Trecho apresentado.
========
Em nosso número 1, o leitor encontrava a transcrição de uma conferência de Lucien Febvre, cinco artigos (de Gilda Maria Reale, Geoffrey Willey, Myriam Ellis Austregésilo, Alfredo Ellis Júnior e Odilon Nogueira de Matos), um documentário proposto por Carlos Drummond, a seção “Fatos e Notas” (com comentários de Pedro Moacyr Campos e J. Philipson), três resenhas (Plínio Ayrosa e novamente Alfredo Ellis Júnior e J. Philipson) e um Noticiário, que incluía textos, entre outros, de Eduardo d’Oliveira França e Antônio Cândido.

O editorial desse primeiro número era significativamente intitulado “O nosso programa” e vinha assinado por Eurípedes Simões de Paula – criador e, por 27 anos, editor da Revista. Nele, Eurípedes indicava o principal esforço do periódico: divulgar as pesquisas universitárias. O tom da apresentação e o emprego do pronome possessivo no título não deixavam dúvida: os trabalhos publicados seriam, sobretudo, aqueles produzidos pelos professores da área de história da então Faculdade de Filosofia, Ciências e Letras da USP.

Mudam-se os tempos, mudam-se as vontades. Passaram-se sete décadas e o número 179 corresponde a outra lógica de construção e dinâmica dos periódicos acadêmicos. Oferece 48 artigos, divididos em nove seções e um dossiê, e sete resenhas. Reúne pesquisadores de 36 instituições, espalhadas por três países e doze Estados brasileiros. Ao longo das mais de 1.500 páginas dessa edição – publicada em fluxo contínuo e de forma exclusivamente digital -, o leitor acompanha questões teóricas e historiográficas, visita temas clássicos e renovados, circula por territórios diversos da pesquisa acadêmica e explora um dossiê – “Uma história global antes da globalização?” – que problematiza visões convencionais acerca da história medieval e propõe uma percepção do passado marcada pela circulação e pela conexão.
========
Dados registrados.
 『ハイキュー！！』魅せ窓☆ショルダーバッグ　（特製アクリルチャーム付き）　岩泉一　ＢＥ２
========
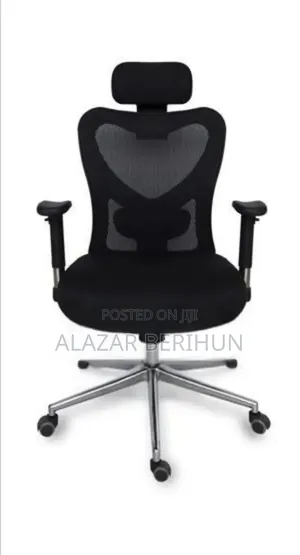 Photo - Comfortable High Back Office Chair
========
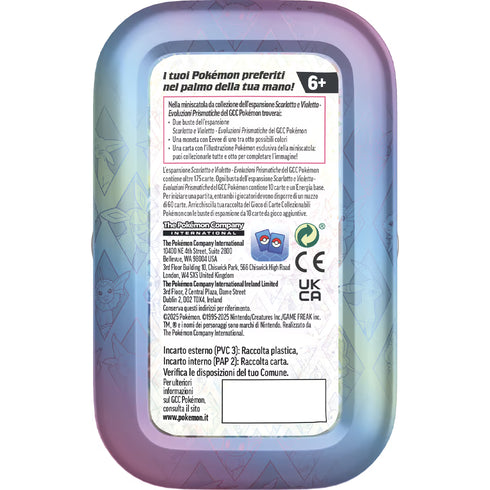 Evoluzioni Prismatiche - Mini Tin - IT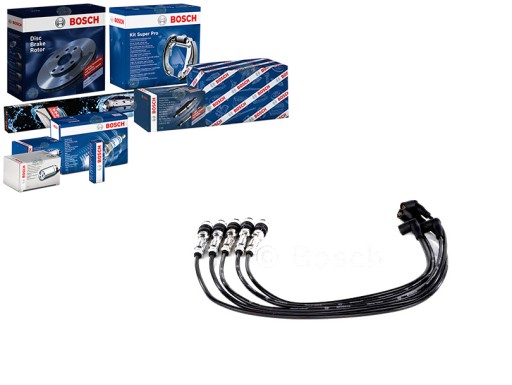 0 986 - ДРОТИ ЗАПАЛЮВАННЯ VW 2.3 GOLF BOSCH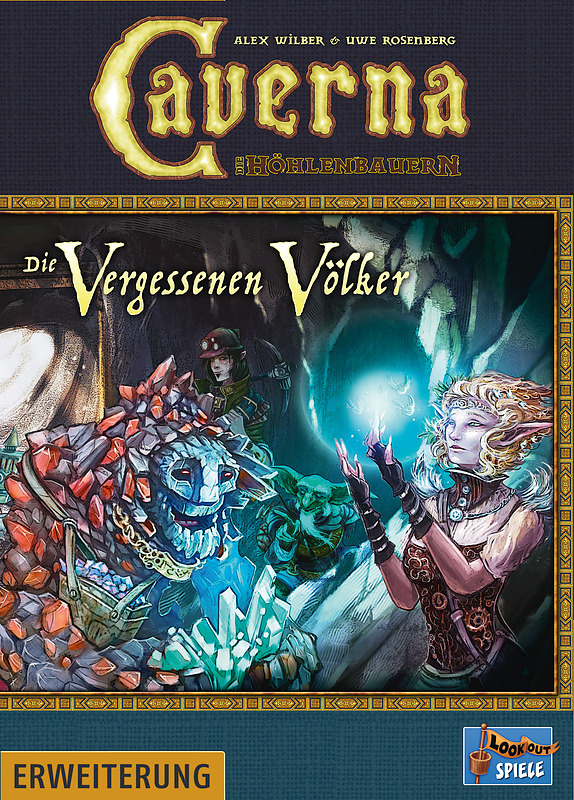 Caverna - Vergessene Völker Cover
========
O que se pede. Transcreva na íntegra, palavra por palavra, o trecho acima sobre os números da Revista.

Resposta abaixo.
Em nosso número 1, o leitor encontrava a transcrição de uma conferência de Lucien Febvre, cinco artigos (de Gilda Maria Reale, Geoffrey Willey, Myriam Ellis Austregésilo, Alfredo Ellis Júnior e Odilon Nogueira de Matos), um documentário proposto por Carlos Drummond, a seção “Fatos e Notas” (com comentários de Pedro Moacyr Campos e J. Philipson), três resenhas (Plínio Ayrosa e novamente Alfredo Ellis Júnior e J. Philipson) e um Noticiário, que incluía textos, entre outros, de Eduardo d’Oliveira França e Antônio Cândido.

O editorial desse primeiro número era significativamente intitulado “O nosso programa” e vinha assinado por Eurípedes Simões de Paula – criador e, por 27 anos, editor da Revista. Nele, Eurípedes indicava o principal esforço do periódico: divulgar as pesquisas universitárias. O tom da apresentação e o emprego do pronome possessivo no título não deixavam dúvida: os trabalhos publicados seriam, sobretudo, aqueles produzidos pelos professores da área de história da então Faculdade de Filosofia, Ciências e Letras da USP.

Mudam-se os tempos, mudam-se as vontades. Passaram-se sete décadas e o número 179 corresponde a outra lógica de construção e dinâmica dos periódicos acadêmicos. Oferece 48 artigos, divididos em nove seções e um dossiê, e sete resenhas. Reúne pesquisadores de 36 instituições, espalhadas por três países e doze Estados brasileiros. Ao longo das mais de 1.500 páginas dessa edição – publicada em fluxo contínuo e de forma exclusivamente digital -, o leitor acompanha questões teóricas e historiográficas, visita temas clássicos e renovados, circula por territórios diversos da pesquisa acadêmica e explora um dossiê – “Uma história global antes da globalização?” – que problematiza visões convencionais acerca da história medieval e propõe uma percepção do passado marcada pela circulação e pela conexão.